Start of SOURCE MATERIAL
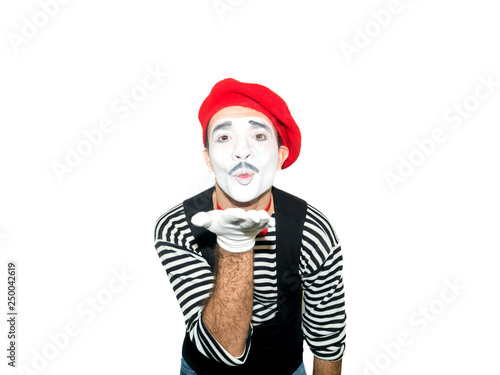 Man in striped sweater, white gloves sending air kiss. Clown, artist , mime. Isolated on white background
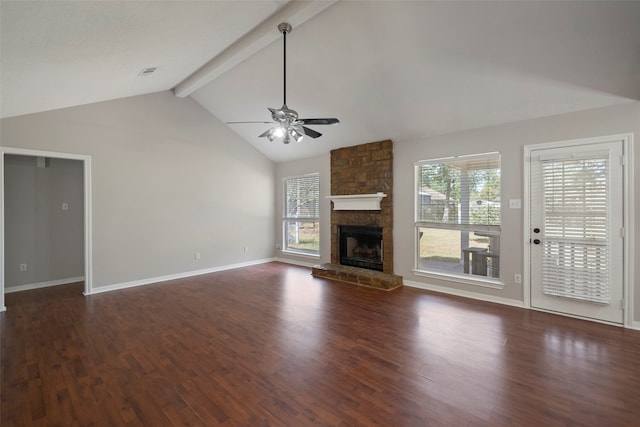 unfurnished living room with ceiling fan, a fireplace, beamed ceiling, and dark hardwood / wood-style floors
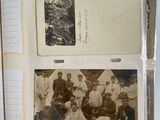 an old photo of a group of men sitting on top of a book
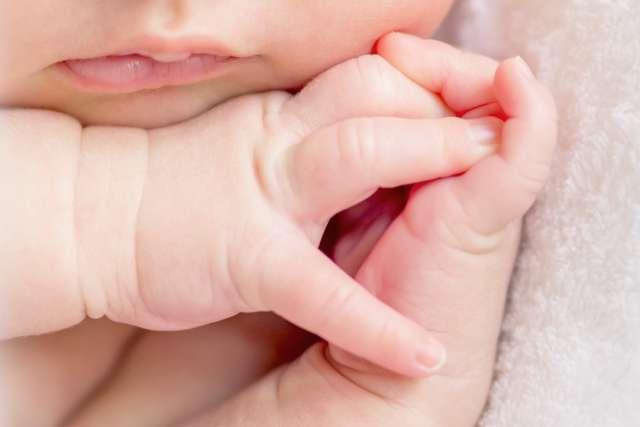 crossed fingers of a newborn baby asleep, closeup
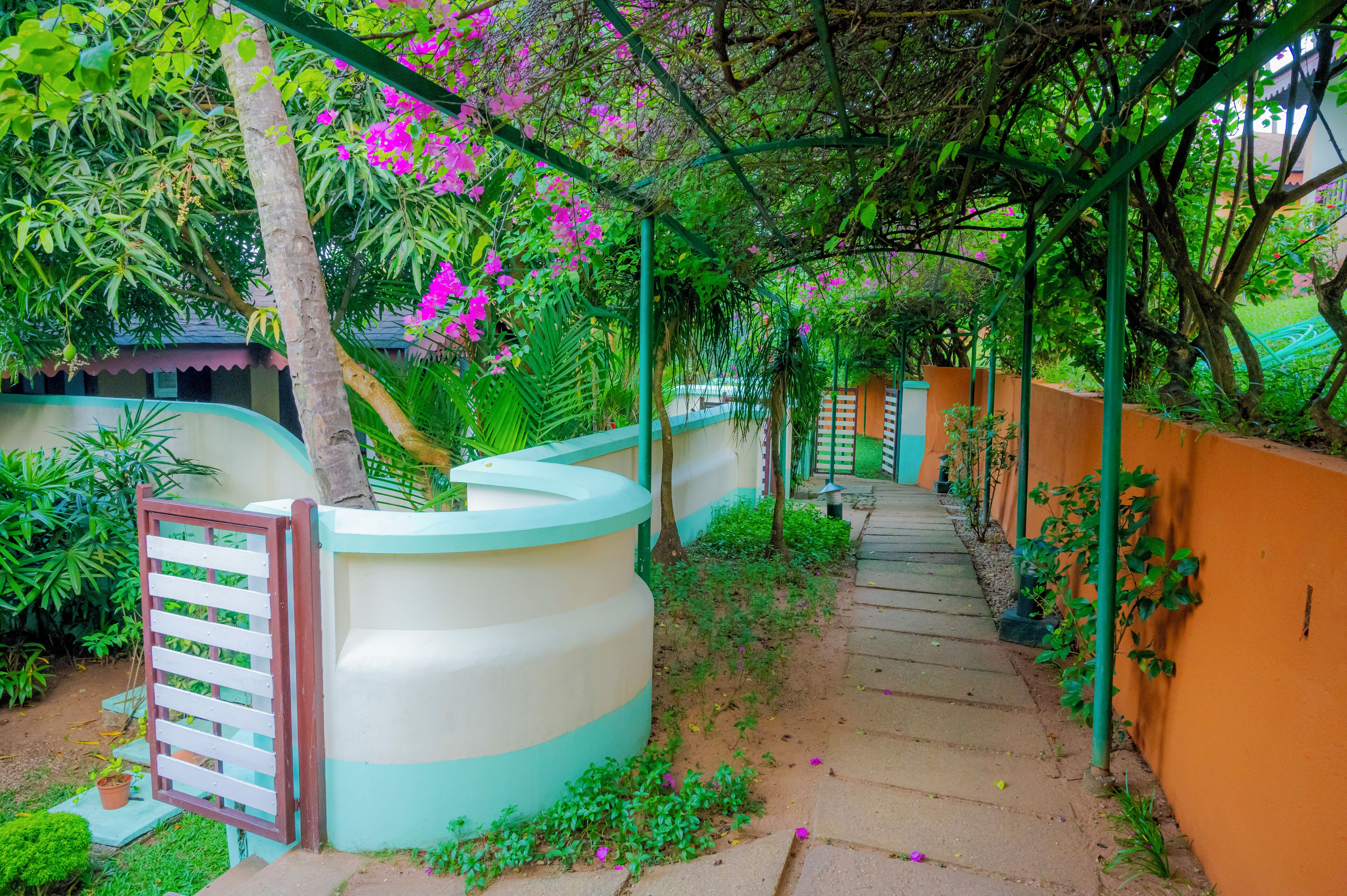 Un sendero que atraviesa un jardín con un muro curvo y una puerta.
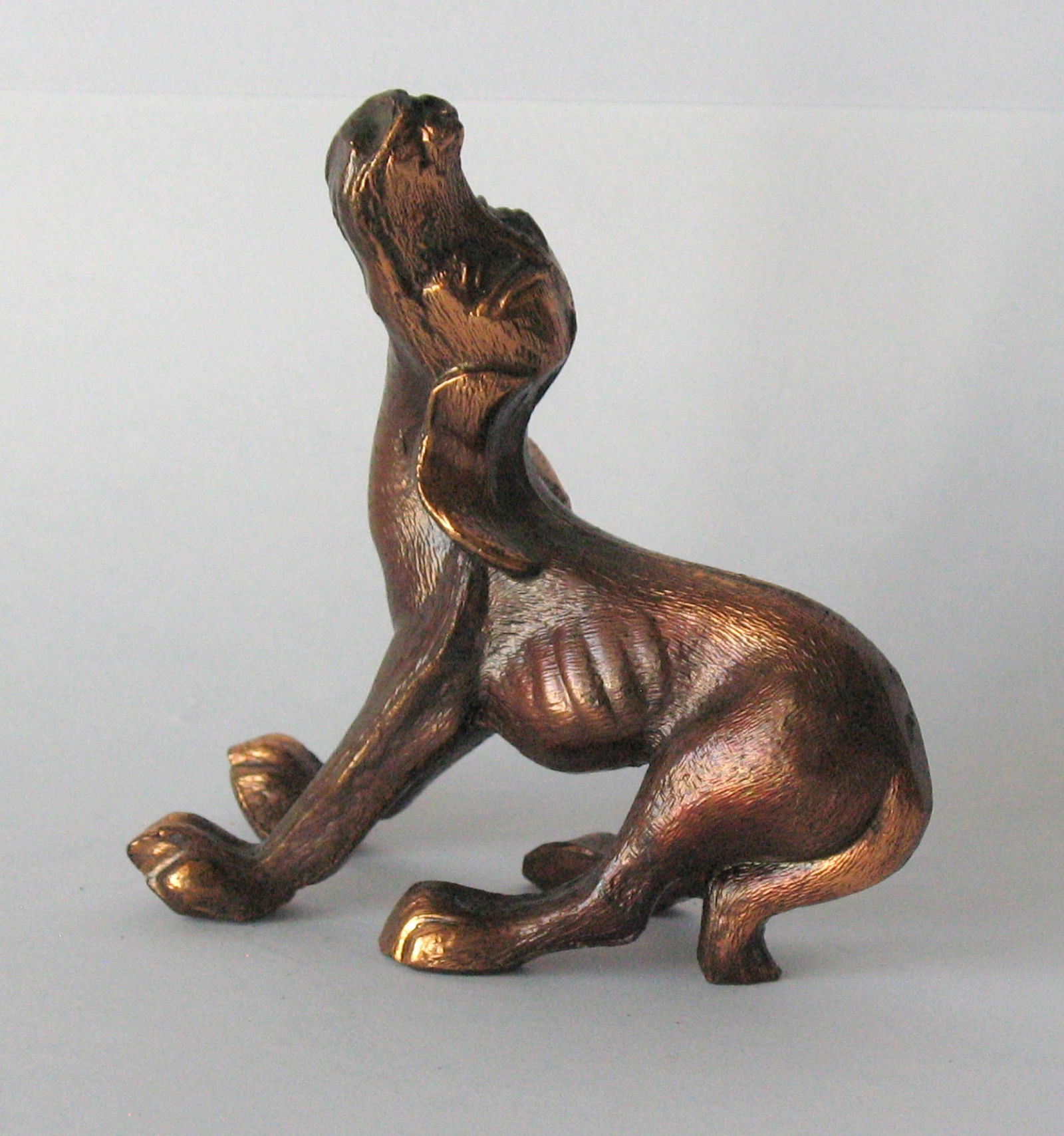 Vintage cast brass howling hound dog figure. (1 of 4)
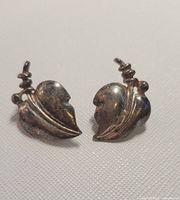 Front view showing leaf motif and spiral stem on both earrings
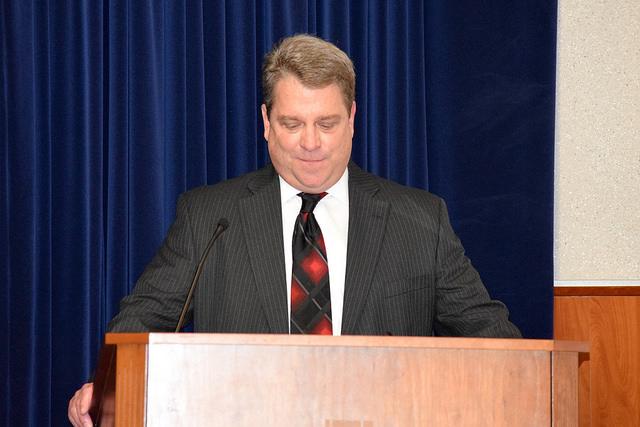 Man speaks at podium.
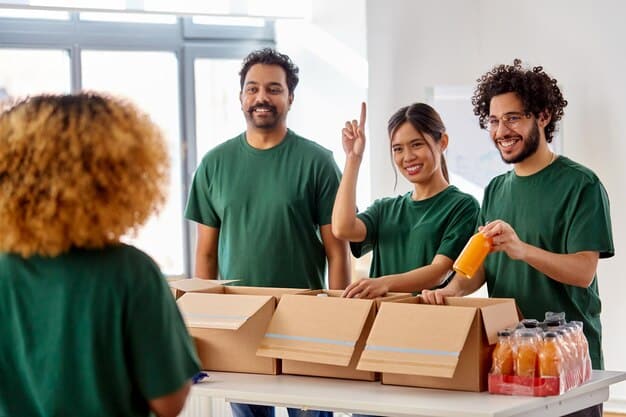 Volunteers wearing matching K-Pop themed t-shirts working together to pack food boxes at a local food bank, with smiles and a sense of community.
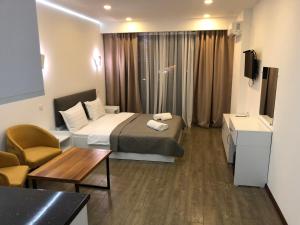 a small hotel room with a bed and a couch at panorama beach tower in Batumi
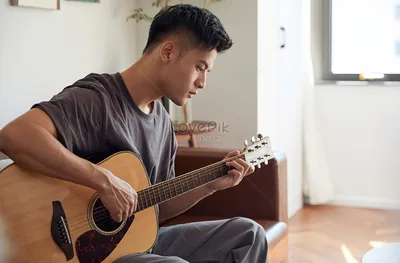 Молодой человек играет на гитаре дома изображение_Фото номер 501687435_JPG  Формат изображения_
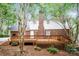 Backyard featuring a raised wooden deck, brick exterior, and mature tree coverage at 721 Summerwood Dr, Rock Hill, SC 29732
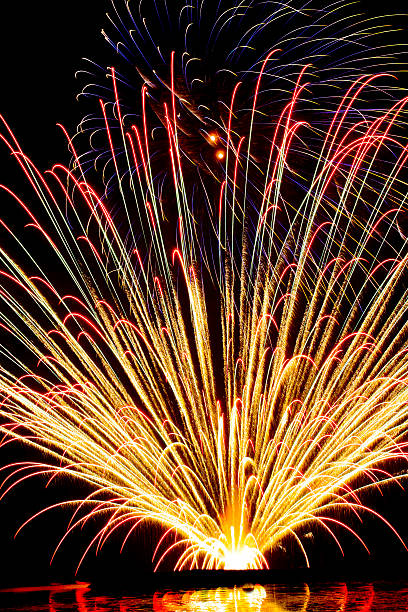 spectacular fireworks display in dark sky stock photo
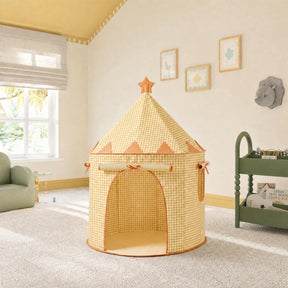 The Tiny Land® Kids Tent – Indoor Tent for Toddlers by Tiny Land INC, featuring yellow and white gingham and a star on top, stands on a light carpet in a sunny kids' room with a green couch, toy cart, and framed wall art nearby.
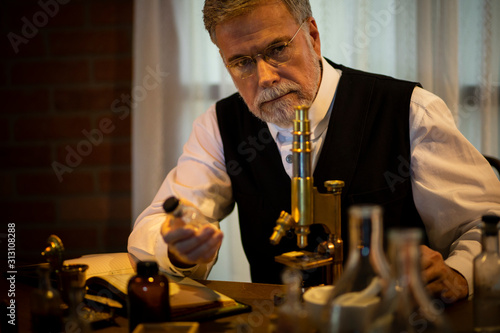 1885 scientist thinking while holding a drug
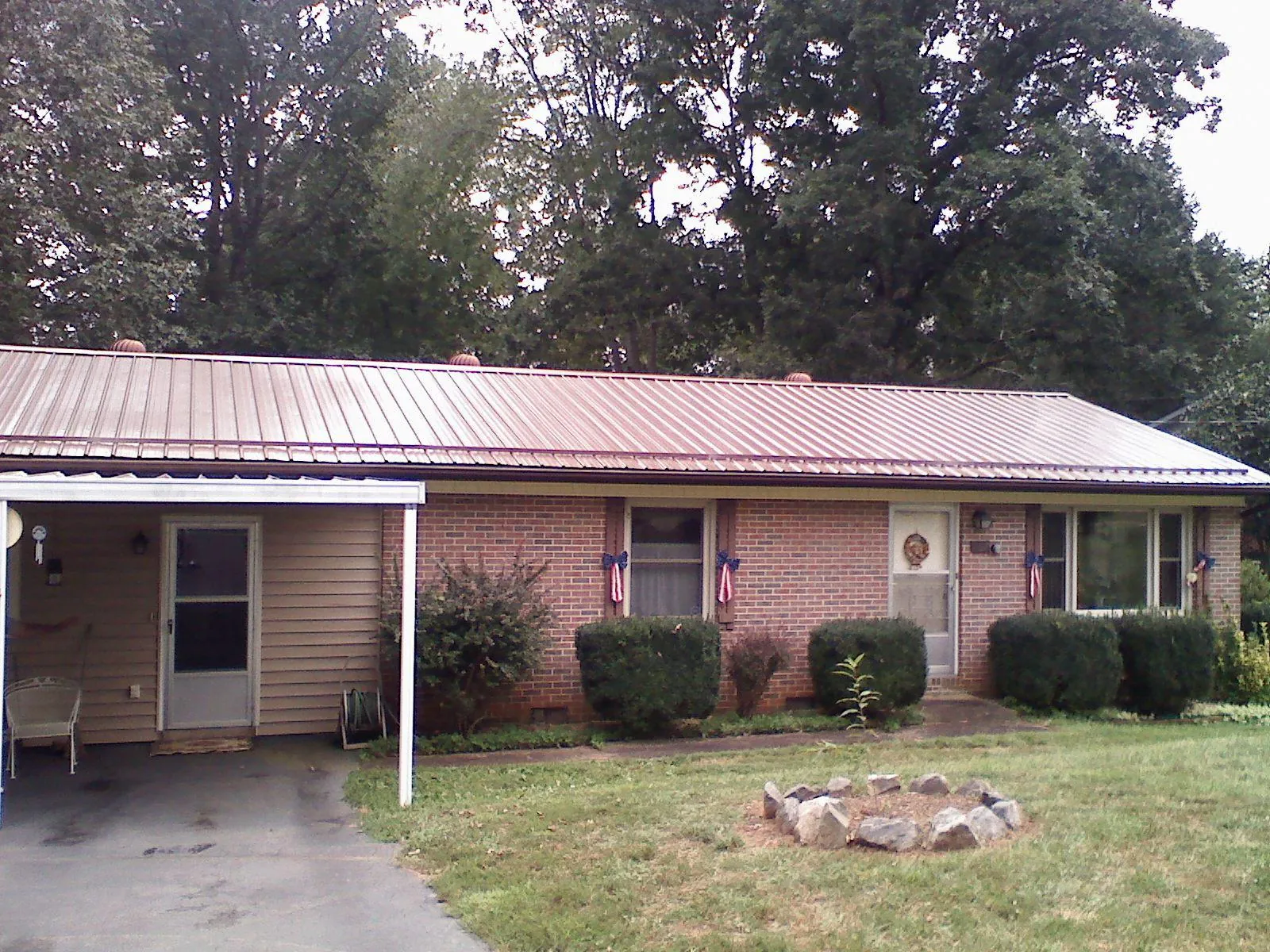 Bronze metal roof and carport on a brick ranch home — Roof Repair work by our crew in Huntingdon Valley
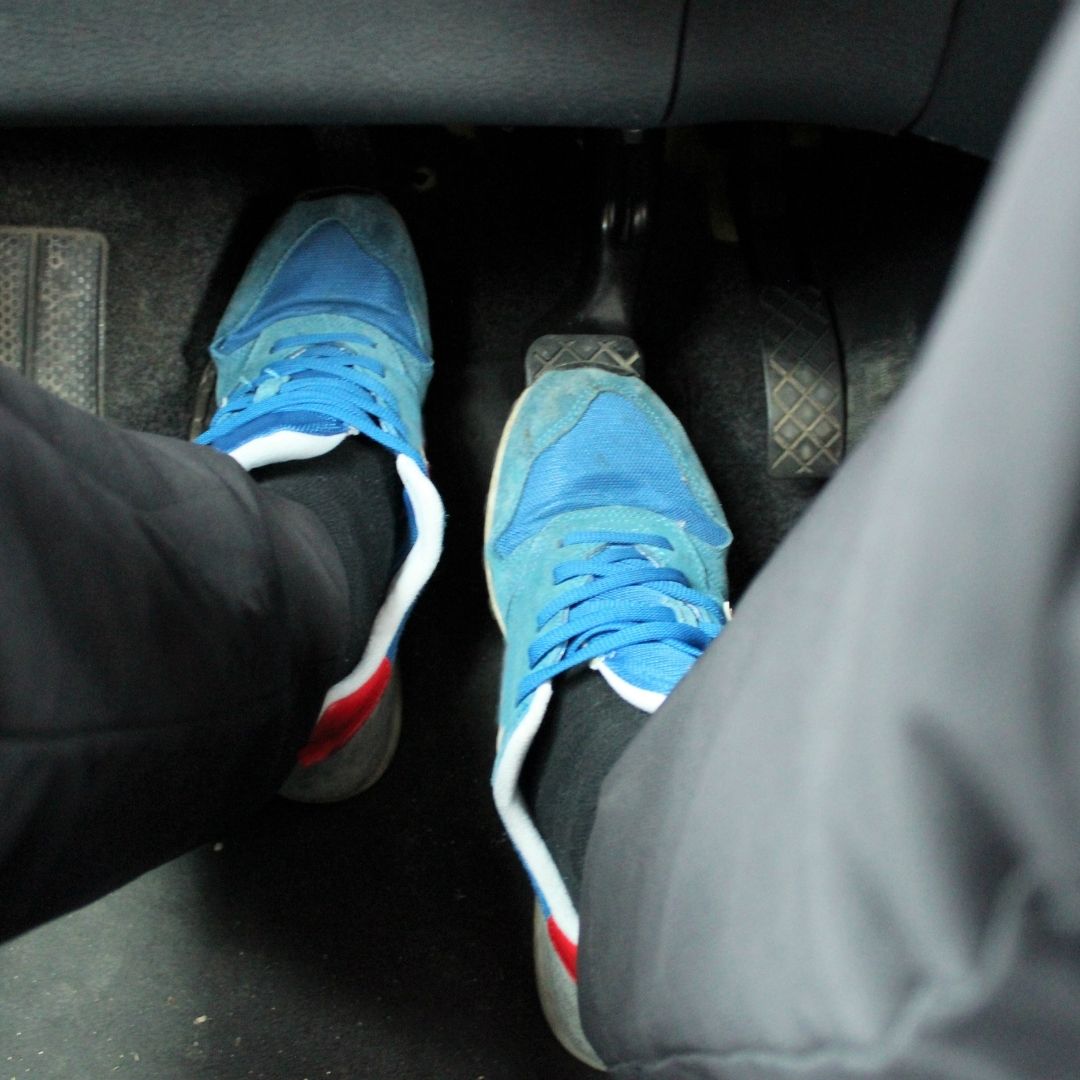 feet working car's pedals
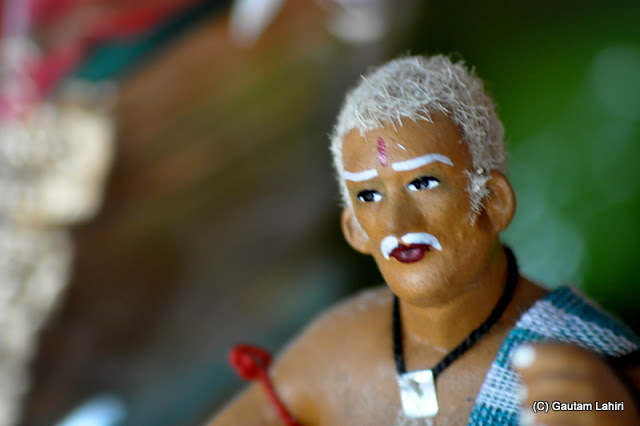 A fruit seller in close up made of clay stands barely 4 inches from ground stares at the customers at Krishnanagar, West Bengal, India by Gautam Lahiri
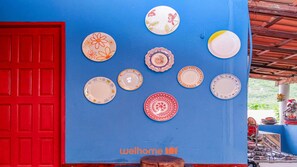 A blue wall with various decorative plates and a red door.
End of SOURCE MATERIAL
▶ **TASK REQUIREMENTS**:
Make an exact copy of all entries above, dropping the images.

▶ **RESULT BELOW**:
 Man in striped sweater, white gloves sending air kiss. Clown, artist , mime. Isolated on white background
 unfurnished living room with ceiling fan, a fireplace, beamed ceiling, and dark hardwood / wood-style floors
 an old photo of a group of men sitting on top of a book
 crossed fingers of a newborn baby asleep, closeup
 Un sendero que atraviesa un jardín con un muro curvo y una puerta.
 Vintage cast brass howling hound dog figure. (1 of 4)
 Front view showing leaf motif and spiral stem on both earrings
 Man speaks at podium.
 Volunteers wearing matching K-Pop themed t-shirts working together to pack food boxes at a local food bank, with smiles and a sense of community.
 a small hotel room with a bed and a couch at panorama beach tower in Batumi
 Молодой человек играет на гитаре дома изображение_Фото номер 501687435_JPG  Формат изображения_
 Backyard featuring a raised wooden deck, brick exterior, and mature tree coverage at 721 Summerwood Dr, Rock Hill, SC 29732
 spectacular fireworks display in dark sky stock photo
 The Tiny Land® Kids Tent – Indoor Tent for Toddlers by Tiny Land INC, featuring yellow and white gingham and a star on top, stands on a light carpet in a sunny kids' room with a green couch, toy cart, and framed wall art nearby.
 1885 scientist thinking while holding a drug
 Bronze metal roof and carport on a brick ranch home — Roof Repair work by our crew in Huntingdon Valley
 feet working car's pedals
 A fruit seller in close up made of clay stands barely 4 inches from ground stares at the customers at Krishnanagar, West Bengal, India by Gautam Lahiri
 A blue wall with various decorative plates and a red door.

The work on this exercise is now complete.